== Aufgeführte Einträge ==
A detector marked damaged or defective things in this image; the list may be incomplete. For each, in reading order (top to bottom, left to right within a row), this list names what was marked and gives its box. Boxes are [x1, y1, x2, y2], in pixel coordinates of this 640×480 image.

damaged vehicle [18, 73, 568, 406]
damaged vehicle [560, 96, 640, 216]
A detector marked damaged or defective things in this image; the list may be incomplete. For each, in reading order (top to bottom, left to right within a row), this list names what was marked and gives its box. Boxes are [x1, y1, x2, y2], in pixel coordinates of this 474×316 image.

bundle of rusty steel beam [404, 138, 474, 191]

...

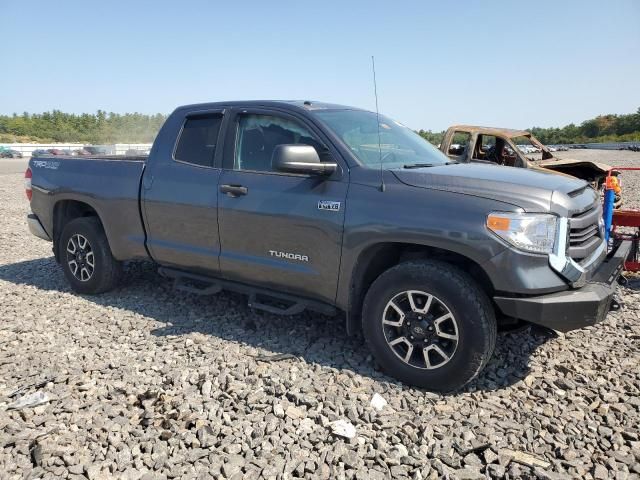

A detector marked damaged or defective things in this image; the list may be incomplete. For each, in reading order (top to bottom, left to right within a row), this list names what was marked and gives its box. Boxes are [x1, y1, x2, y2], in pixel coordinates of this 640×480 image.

== Zu erstellen ==
Gib den Abschnitt der Daten von der Zeile mit „this 474×316 image.“ bis einschließlich der Zeile mit „bundle of rusty“ erneut aus und tausche dabei „incomplete“ gegen „partial“ aus. Alles Übrige bleibt unverändert.

== Antwort ==
A detector marked damaged or defective things in this image; the list may be partial. For each, in reading order (top to bottom, left to right within a row), this list names what was marked and gives its box. Boxes are [x1, y1, x2, y2], in pixel coordinates of this 474×316 image.

bundle of rusty steel beam [404, 138, 474, 191]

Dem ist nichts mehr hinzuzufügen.